*** INFORMATION GIVEN

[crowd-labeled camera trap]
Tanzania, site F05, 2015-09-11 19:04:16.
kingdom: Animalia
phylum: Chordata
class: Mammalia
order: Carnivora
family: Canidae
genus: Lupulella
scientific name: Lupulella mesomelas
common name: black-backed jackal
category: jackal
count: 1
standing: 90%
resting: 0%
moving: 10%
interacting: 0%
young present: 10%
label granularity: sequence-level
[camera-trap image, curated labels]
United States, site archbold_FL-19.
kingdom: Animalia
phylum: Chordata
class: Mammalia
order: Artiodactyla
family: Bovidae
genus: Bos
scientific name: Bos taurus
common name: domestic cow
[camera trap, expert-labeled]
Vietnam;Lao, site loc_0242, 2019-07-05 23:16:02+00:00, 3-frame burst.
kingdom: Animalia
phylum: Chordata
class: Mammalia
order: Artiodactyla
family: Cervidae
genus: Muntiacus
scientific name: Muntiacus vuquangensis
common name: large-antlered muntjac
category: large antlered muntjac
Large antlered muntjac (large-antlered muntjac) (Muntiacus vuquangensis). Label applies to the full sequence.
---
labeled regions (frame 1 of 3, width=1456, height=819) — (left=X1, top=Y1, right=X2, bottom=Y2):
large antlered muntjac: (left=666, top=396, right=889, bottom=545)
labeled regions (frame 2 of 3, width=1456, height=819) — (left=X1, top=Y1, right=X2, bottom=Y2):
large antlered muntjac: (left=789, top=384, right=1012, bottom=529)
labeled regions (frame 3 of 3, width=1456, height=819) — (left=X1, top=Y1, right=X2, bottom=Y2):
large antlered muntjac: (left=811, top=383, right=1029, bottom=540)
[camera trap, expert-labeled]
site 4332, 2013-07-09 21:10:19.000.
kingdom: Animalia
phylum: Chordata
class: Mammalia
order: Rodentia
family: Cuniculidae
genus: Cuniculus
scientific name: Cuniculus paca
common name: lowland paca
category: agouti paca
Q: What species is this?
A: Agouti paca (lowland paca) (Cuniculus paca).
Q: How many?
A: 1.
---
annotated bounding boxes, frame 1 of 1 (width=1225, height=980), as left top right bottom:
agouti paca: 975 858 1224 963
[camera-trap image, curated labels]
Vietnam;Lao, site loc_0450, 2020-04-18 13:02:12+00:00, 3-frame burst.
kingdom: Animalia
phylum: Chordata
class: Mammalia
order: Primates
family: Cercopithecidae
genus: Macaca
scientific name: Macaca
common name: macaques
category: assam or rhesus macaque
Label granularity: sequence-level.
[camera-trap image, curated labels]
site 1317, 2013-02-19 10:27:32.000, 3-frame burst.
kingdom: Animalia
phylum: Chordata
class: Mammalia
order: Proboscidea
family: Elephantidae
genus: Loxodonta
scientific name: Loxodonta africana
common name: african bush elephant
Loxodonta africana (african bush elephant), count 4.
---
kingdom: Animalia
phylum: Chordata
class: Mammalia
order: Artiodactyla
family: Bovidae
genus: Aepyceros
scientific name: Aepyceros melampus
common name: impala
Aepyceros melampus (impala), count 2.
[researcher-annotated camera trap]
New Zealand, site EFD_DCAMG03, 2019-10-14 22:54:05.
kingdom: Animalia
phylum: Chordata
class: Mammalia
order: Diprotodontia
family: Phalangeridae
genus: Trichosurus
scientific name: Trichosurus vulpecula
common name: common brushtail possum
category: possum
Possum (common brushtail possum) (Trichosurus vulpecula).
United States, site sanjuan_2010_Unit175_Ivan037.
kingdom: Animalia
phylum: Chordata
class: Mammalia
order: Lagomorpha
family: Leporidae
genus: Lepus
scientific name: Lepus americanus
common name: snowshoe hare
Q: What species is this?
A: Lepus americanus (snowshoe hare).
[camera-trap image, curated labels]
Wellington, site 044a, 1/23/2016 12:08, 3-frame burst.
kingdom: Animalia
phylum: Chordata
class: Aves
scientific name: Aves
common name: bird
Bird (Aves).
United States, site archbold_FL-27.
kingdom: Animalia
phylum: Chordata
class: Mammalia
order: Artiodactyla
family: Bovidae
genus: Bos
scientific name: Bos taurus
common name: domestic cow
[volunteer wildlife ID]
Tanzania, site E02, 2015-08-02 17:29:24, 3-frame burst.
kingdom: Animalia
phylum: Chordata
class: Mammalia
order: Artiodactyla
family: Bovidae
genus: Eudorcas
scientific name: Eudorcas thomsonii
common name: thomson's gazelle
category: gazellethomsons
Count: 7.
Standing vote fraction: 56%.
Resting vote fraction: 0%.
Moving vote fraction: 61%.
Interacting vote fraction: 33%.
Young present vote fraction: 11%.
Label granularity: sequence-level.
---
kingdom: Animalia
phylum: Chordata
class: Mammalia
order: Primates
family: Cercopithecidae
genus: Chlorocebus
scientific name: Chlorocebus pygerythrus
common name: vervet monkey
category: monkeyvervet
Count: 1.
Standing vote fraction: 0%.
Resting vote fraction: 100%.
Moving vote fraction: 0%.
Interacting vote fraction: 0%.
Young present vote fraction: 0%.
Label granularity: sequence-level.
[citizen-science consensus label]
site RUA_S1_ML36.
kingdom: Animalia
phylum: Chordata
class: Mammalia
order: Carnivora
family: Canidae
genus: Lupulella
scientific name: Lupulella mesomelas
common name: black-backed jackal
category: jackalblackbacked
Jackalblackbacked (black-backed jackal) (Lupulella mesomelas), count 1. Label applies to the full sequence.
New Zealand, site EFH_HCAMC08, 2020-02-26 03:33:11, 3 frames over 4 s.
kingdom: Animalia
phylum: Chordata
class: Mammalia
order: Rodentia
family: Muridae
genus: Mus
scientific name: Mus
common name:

******

_WHAT THIS TASK INVOLVES_.
Go through the records and report each line that contains "Zealand".

_ANSWER BOX_.
New Zealand, site EFD_DCAMG03, 2019-10-14 22:54:05.
New Zealand, site EFH_HCAMC08, 2020-02-26 03:33:11, 3 frames over 4 s.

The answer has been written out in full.